Thursday, August 26, 2010

Inner Control

....in some international centre, nor lodged in any single mind, but permeating the community: an all-powerful, prescient, implacable group-mind, whose decisions can only be accepted unquestioningly by the individual. Necessarily so, since by the time individuals will have relegated to it, centuries before, the functions of thought and will. Such a super-intelligence will be permanently unchallengable, for it will rule from the inside as well as outside each individual. It will be everywhere — and nowhere. There is after all nothing new in this. The collective intelligence which controls the hive or the terminary has this mysterious invisibility and unquestionable power.
     Theses things have not happened yet. There is still time to decide — is this what we want? But they may not be far off. One contemporary writer has seen humanity caught already in the grip of an unseen yet pervasive power with thich it is impossible to contend; and it drove him to despair and death. Kafka's tremendous, suffocating books communicate perfectly the panic horror of the moment when man begins to guess that the very essence of himself, the power to will, to decide, to feel, even to realise the loss of these faculties, is slipping out of his grasp and sliding smoothly into invisible waiting hands whose purposes, perhaps hostile, at best indifferent, must be for ever unknown to him.

                                    *     *     *

     Three possibilities, then, are open to modern man. We can continue as we have started — bombing, poisoning and infecting each other till death do us part, leaving Life a free hand either to begin again with the remnants of the human race, or to experiment with some altogether different species. Many already believe this to be the destiny of our world — and try not to think about it. Or we can recognise the fatal imbalance between size and structure in our present communities, and choose consciously to disintegrate into smaller and more manageable groups. But this is manifestly a pipe-dream. As the world knows, the world's population can now be supported only by the interlocked resources of huge industrial groups — business monsters that are the unwieldy progeny of the city-monsters. Even if we would, we cannot go back.
——————
In the Inner Control excerpt, whose books are called "tremendous, suffocating"? None of these rows are needed for the task.

Stored items:
——————
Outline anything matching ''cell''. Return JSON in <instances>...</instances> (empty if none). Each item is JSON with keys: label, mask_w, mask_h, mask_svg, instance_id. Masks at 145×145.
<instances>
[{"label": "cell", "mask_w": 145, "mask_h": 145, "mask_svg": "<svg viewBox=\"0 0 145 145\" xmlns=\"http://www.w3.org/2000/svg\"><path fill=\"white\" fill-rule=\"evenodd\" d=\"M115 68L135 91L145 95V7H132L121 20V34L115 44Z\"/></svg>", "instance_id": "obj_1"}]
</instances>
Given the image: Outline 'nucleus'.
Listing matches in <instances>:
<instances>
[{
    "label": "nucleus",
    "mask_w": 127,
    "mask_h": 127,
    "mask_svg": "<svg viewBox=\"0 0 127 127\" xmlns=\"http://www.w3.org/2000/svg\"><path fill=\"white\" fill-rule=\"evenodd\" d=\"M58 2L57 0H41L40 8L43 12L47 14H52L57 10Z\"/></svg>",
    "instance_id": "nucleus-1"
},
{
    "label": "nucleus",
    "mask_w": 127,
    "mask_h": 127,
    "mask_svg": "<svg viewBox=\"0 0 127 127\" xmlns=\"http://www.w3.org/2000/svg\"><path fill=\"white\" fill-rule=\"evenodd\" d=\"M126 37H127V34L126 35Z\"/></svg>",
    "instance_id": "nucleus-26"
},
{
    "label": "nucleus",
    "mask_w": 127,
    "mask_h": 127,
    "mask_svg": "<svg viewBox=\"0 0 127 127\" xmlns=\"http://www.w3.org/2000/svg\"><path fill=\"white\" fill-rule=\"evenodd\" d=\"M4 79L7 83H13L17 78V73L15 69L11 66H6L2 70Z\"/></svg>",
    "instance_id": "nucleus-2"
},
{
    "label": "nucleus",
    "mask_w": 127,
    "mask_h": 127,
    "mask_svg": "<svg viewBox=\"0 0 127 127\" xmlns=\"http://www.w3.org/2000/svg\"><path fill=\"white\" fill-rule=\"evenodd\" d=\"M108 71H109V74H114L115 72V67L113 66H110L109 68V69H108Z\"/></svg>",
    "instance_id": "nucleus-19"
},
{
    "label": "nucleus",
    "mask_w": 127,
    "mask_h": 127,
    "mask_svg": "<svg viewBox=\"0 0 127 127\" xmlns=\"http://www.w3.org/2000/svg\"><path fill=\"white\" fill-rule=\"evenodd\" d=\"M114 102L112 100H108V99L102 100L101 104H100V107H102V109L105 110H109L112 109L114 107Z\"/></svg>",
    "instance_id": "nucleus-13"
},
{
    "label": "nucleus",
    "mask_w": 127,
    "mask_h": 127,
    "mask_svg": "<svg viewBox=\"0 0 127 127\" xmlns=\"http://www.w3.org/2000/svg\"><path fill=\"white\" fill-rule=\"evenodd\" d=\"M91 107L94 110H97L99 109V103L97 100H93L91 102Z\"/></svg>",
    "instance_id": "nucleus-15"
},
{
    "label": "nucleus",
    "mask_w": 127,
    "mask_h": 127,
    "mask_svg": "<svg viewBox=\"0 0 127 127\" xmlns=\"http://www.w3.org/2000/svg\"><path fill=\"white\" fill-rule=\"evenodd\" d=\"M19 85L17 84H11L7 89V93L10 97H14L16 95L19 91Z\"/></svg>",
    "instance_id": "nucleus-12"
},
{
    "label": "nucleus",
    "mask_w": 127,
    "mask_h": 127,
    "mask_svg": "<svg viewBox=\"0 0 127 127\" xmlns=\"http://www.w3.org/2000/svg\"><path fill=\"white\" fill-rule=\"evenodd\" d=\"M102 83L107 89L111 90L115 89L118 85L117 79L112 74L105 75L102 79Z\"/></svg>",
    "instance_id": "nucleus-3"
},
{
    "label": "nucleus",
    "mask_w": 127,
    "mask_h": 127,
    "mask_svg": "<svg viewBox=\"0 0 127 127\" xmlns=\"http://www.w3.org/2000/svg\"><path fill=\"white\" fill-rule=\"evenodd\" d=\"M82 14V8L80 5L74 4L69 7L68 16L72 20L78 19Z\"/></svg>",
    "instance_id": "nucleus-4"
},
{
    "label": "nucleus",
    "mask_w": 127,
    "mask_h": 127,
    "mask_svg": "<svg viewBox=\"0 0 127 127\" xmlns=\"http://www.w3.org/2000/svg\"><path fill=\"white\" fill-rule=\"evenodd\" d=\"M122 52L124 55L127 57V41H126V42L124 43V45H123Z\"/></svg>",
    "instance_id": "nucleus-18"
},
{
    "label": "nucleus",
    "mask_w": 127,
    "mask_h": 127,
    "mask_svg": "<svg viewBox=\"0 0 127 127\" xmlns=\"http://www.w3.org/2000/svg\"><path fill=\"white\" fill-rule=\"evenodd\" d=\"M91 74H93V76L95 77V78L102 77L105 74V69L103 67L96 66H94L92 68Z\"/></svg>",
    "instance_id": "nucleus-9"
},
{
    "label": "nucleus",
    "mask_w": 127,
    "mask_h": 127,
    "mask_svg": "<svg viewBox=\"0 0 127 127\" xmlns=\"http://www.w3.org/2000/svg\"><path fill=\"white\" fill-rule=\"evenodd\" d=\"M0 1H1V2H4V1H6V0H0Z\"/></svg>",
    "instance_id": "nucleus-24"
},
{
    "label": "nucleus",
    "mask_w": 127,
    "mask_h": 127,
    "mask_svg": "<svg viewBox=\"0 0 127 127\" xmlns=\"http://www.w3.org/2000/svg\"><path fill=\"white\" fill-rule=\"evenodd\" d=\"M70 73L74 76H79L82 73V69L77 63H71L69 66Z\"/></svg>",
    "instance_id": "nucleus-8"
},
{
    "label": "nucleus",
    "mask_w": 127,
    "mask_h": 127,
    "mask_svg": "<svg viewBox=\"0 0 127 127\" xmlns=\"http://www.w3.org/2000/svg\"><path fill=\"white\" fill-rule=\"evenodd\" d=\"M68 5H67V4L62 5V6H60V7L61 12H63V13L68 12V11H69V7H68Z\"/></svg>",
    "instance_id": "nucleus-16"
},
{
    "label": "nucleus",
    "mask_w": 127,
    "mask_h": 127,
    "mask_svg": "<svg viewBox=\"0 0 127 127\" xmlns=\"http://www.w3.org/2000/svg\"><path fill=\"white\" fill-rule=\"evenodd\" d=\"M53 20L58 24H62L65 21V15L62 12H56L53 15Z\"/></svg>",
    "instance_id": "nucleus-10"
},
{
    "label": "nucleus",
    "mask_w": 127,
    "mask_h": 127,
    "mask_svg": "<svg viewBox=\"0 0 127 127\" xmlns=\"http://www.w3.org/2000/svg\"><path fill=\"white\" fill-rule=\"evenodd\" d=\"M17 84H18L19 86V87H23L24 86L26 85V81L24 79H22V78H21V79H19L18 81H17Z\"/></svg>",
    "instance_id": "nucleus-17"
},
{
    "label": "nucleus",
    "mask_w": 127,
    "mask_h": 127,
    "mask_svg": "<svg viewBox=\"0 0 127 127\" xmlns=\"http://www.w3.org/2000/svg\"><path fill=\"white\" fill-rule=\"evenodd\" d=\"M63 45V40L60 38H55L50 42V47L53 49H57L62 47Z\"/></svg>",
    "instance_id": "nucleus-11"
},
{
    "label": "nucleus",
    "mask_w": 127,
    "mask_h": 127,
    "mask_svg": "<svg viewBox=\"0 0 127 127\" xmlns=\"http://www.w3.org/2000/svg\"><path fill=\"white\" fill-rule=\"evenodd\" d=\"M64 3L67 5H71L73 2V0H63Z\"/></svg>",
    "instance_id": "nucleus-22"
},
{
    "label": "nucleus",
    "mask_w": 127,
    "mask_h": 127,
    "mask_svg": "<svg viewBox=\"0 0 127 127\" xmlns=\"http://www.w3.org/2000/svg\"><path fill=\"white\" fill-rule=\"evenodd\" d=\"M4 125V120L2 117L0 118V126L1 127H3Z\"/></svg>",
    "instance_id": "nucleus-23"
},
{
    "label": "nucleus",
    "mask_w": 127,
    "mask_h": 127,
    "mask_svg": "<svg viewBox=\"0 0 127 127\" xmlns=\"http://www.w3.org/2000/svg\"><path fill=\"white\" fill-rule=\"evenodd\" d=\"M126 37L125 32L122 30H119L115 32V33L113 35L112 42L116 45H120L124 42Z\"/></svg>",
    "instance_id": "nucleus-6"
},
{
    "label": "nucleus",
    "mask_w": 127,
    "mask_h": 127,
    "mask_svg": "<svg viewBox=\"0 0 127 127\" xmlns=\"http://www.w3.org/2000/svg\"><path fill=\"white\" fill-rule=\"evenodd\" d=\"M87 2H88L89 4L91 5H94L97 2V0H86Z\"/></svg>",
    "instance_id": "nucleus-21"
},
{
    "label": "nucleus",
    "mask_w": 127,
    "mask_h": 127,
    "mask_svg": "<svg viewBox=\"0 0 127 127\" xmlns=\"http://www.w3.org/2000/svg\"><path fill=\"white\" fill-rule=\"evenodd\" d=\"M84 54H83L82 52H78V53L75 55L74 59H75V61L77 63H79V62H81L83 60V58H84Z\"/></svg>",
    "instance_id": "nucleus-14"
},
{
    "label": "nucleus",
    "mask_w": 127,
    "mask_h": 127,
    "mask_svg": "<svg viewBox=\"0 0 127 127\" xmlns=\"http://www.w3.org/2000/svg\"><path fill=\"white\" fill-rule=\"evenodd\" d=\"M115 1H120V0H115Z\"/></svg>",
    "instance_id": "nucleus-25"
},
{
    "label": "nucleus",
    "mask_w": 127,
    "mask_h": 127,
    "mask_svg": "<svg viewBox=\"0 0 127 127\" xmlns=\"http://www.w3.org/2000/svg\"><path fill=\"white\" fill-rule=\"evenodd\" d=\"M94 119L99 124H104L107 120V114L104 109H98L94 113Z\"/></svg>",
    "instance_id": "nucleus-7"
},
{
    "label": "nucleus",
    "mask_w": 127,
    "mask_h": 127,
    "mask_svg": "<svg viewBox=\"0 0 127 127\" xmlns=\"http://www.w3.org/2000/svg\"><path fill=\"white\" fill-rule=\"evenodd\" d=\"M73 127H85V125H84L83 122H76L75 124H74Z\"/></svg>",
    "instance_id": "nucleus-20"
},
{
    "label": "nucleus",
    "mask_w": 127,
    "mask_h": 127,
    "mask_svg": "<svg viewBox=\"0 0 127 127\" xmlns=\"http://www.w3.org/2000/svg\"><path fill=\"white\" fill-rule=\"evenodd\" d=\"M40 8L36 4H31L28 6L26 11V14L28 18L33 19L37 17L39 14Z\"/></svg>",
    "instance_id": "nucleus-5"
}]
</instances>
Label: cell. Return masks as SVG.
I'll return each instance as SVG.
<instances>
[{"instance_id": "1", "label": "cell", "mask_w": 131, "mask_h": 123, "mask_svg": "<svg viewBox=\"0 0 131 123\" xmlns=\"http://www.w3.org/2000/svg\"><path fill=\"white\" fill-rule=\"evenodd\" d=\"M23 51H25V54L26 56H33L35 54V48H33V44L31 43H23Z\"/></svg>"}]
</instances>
——————
▸ **Answer space**
Kafka's.